Workers told her they would be “going off at midnight” and to “complain like the rest of them”. She has lived in The Warren with son, Daniel, 20, since October 2012, and chose it for its rural-like location and low crime level.
The Warren overlooks an area of grass and woodland, edged by dense hedgerows and Miss Brooker is petitioning KCC to review its decision due to the isolated position and nearby open space.
However, she was told that exclusion criteria did not apply to The Warren and her suggestion for intermittent lighting was also rejected on the grounds of safety for motorists.
Miss Brooker, who said she was not aware of any of KCC’s consultation about the scheme, has vowed to continue her fight and is setting up a Neighbourhood Watch. She said: “I love this little street and I just want safety. People love living here because it’s like living in the country but with urban amenities nearby.
“I am appalled and haven’t slept properly myself since this happened. When you try and look out you can’t see a thing. It’s pitch black.

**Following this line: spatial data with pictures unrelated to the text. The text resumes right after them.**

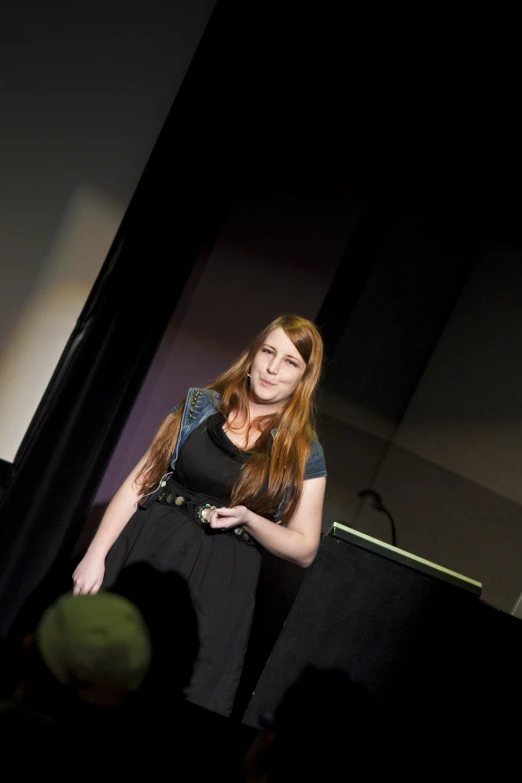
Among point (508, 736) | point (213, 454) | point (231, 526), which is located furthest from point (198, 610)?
point (508, 736)

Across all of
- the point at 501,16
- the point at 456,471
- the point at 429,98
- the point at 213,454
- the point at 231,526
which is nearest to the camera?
the point at 231,526

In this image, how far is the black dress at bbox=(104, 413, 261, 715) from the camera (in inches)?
70.0

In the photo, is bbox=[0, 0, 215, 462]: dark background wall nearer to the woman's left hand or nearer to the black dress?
the black dress

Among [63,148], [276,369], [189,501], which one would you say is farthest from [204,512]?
[63,148]

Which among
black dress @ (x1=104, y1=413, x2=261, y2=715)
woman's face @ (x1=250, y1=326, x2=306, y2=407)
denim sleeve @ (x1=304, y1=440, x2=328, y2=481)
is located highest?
woman's face @ (x1=250, y1=326, x2=306, y2=407)

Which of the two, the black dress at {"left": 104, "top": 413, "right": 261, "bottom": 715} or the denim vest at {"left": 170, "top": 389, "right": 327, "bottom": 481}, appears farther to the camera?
the denim vest at {"left": 170, "top": 389, "right": 327, "bottom": 481}

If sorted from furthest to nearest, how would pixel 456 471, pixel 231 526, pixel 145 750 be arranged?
1. pixel 456 471
2. pixel 231 526
3. pixel 145 750

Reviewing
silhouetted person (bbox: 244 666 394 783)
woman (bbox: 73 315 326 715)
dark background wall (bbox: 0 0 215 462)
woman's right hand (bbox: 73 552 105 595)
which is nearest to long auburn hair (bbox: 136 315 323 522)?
woman (bbox: 73 315 326 715)

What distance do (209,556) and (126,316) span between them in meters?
1.24

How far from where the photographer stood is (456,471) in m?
3.30

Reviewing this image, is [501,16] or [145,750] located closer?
[145,750]

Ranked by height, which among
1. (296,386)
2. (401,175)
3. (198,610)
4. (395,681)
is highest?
(401,175)

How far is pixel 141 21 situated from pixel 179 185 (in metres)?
0.79

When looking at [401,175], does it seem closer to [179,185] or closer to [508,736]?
[179,185]
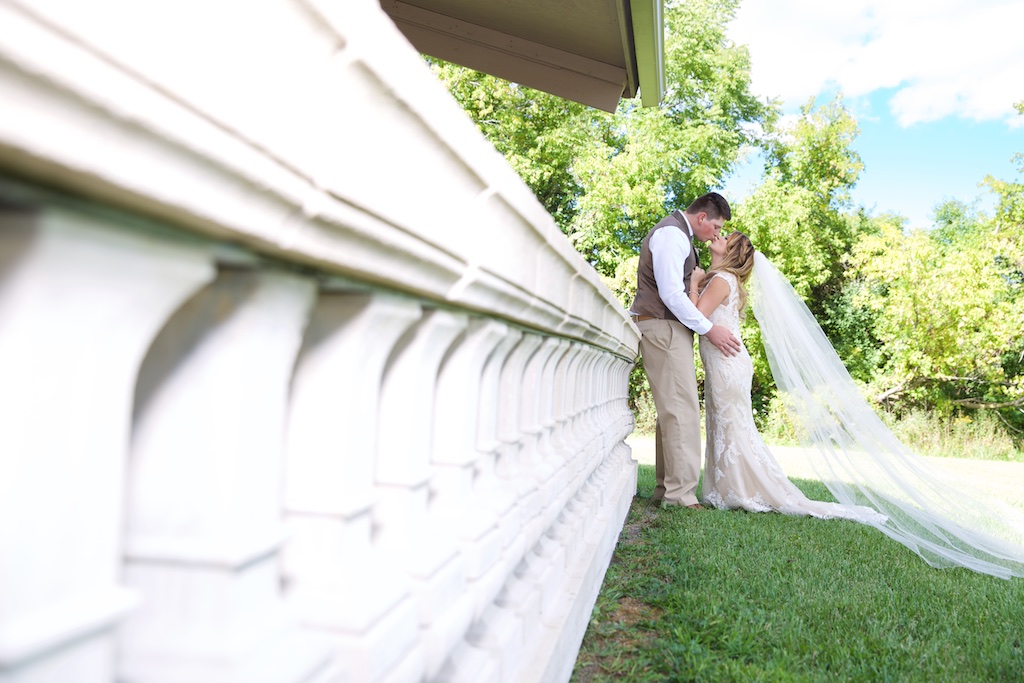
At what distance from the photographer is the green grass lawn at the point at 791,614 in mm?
2354

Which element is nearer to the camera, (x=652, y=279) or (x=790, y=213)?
(x=652, y=279)

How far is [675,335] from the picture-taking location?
18.6ft

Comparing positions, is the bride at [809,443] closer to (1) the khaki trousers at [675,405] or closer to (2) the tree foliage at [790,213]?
(1) the khaki trousers at [675,405]

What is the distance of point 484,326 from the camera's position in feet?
4.49

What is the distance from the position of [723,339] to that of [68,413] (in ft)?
18.1

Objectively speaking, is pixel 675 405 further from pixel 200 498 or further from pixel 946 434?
pixel 946 434

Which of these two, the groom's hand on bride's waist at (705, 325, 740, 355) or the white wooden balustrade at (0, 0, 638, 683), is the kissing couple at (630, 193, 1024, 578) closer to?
the groom's hand on bride's waist at (705, 325, 740, 355)

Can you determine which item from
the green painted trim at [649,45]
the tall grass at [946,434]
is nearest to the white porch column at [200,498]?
the green painted trim at [649,45]

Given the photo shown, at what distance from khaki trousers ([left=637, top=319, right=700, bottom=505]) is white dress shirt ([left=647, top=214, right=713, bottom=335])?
0.23 m

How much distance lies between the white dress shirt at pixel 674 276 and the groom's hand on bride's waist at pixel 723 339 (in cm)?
18

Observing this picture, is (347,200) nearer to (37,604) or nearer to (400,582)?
(37,604)

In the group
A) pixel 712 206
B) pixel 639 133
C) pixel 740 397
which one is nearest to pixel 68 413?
pixel 740 397

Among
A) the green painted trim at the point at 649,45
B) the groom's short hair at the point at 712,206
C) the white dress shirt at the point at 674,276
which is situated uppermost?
the green painted trim at the point at 649,45

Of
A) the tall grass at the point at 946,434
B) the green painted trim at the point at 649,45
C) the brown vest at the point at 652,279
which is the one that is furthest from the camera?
the tall grass at the point at 946,434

“I thought we had the best of both worlds but without the lights it’s changed, it’s scary.
“I’m only asking for five lights – KCC would still be making their savings and we would have the safety that we need.”
Police confirmed it was investigating an attempted break-in at The Warren at about 2am on May 8. Anybody with information can contact officers on 101, quoting crime reference XY/16104/14.
In an earlier Messenger story police stated that it is too early in the Safe and Sensible scheme to give any accurate indication as to whether the reduction on lighting levels has impacted on crime.
Police in Essex have asked for lights to be restored in Brentwood after a number of burglaries. Although officers said they were unable to form a direct link between the lights being switched off and the “spike” in burglaries, it said residents felt vulnerable in the dark and had appealed to them to intervene.
Roads excluded from being part of the initiative include those identified by police as having an existing record of crime or the potential for increased crime if street lighting is changed.
Also included are areas with sheltered housing, hospitals and nursing homes, subways and enclosed footpaths, roads with safety measures such as speed humps, those covered by local authority CCTV and sites with road safety concerns.